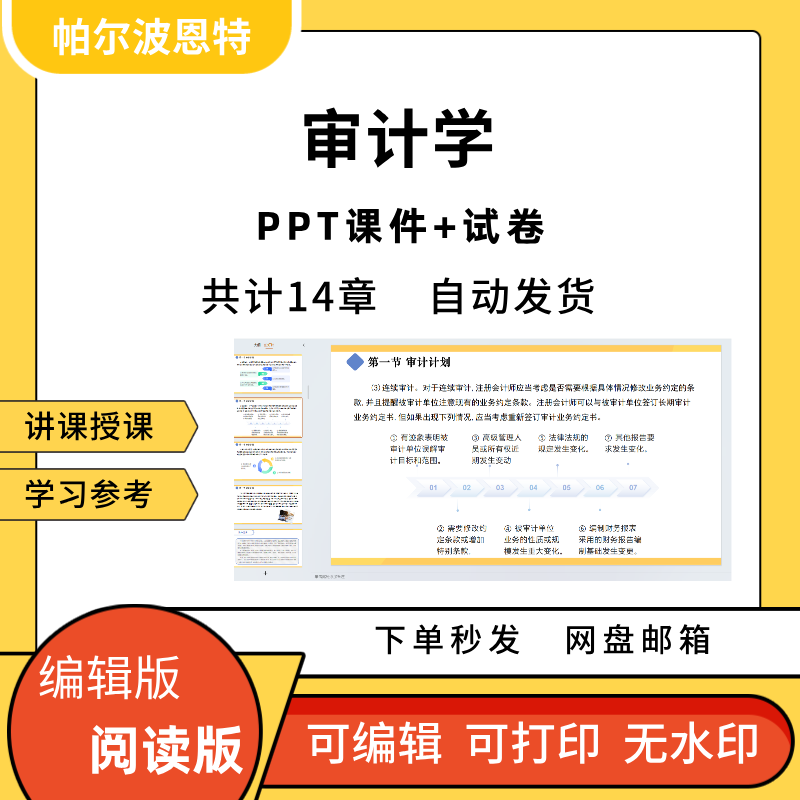 审计学PPT教学课件讲课备课学习销售收款采购付款生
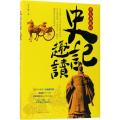 史记趣读（图文典藏版）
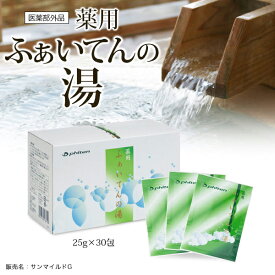 ファイテン 薬用 ふぁいてんの湯（医薬部外品） phiten 入浴剤 個包装 薬用 大容量 薬用入浴剤 使いきり 一回分 体 に いい 入浴 剤 大量 高級 お風呂 あせも 対策 しもやけ 冷え リラックス バス 風呂 入浴剤セット お風呂用品 お風呂グッズ バスグッズ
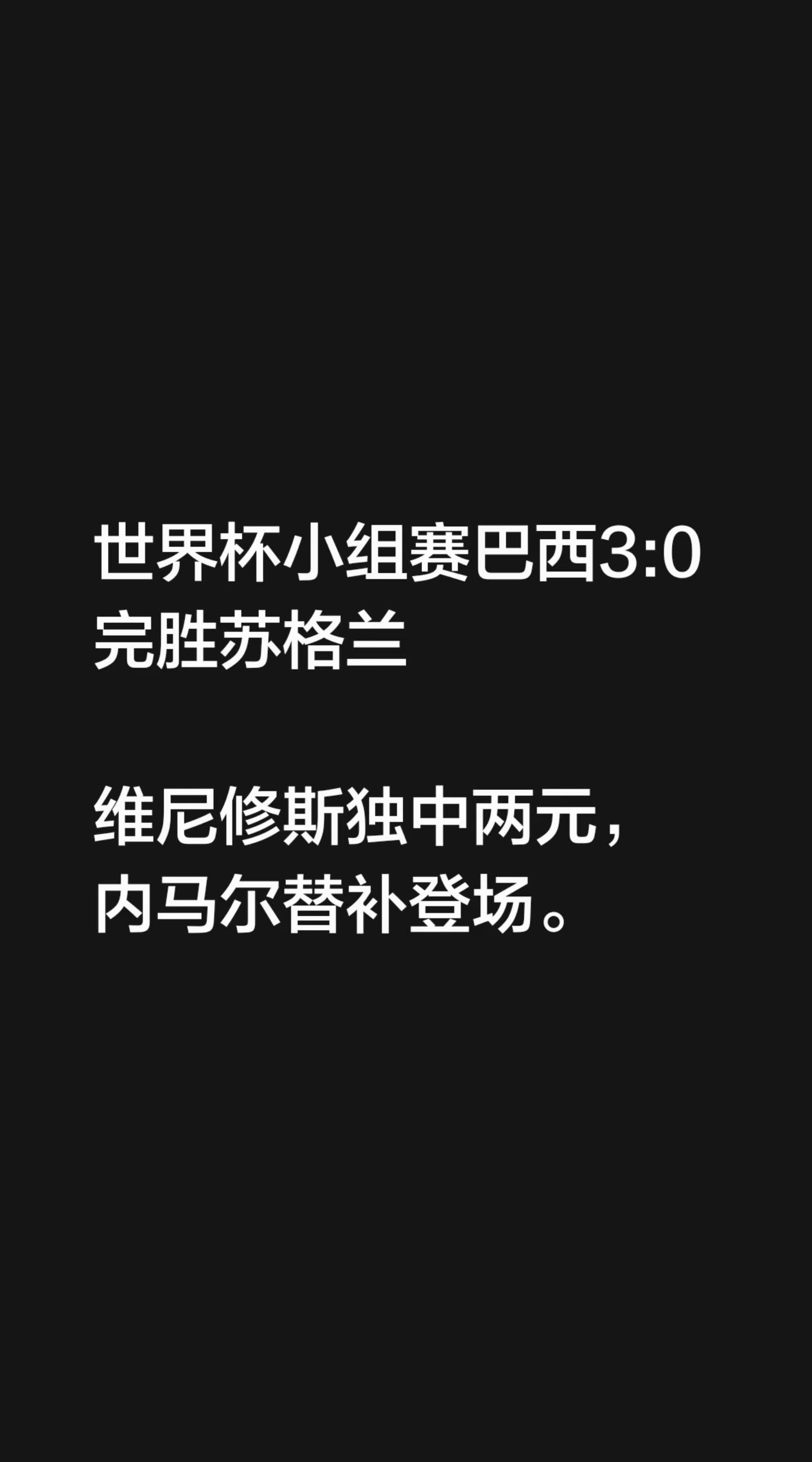 世界杯小组赛巴西3:0完胜苏格兰维尼修斯独中两元，内马尔替补登场。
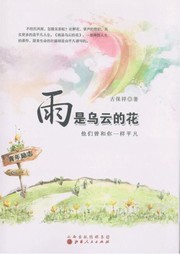 雨是乌云的花 : 他们曾和你一样平凡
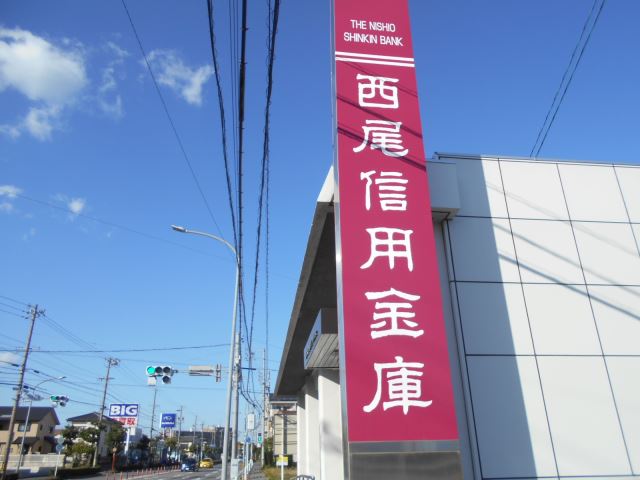 銀行　西尾信用金庫（銀行）まで600m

•••

◆ **WHAT THIS TASK INVOLVES**
Please print the records above word for word, leaving every image out.

◆ **EXERCISE SOLUTION**
 审计学PPT教学课件讲课备课学习销售收款采购付款生
 史记趣读（图文典藏版）
 ファイテン 薬用 ふぁいてんの湯（医薬部外品） phiten 入浴剤 個包装 薬用 大容量 薬用入浴剤 使いきり 一回分 体 に いい 入浴 剤 大量 高級 お風呂 あせも 対策 しもやけ 冷え リラックス バス 風呂 入浴剤セット お風呂用品 お風呂グッズ バスグッズ
 世界杯小组赛巴西3:0完胜苏格兰维尼修斯独中两元，内马尔替补登场。
 雨是乌云的花 : 他们曾和你一样平凡
 銀行　西尾信用金庫（銀行）まで600m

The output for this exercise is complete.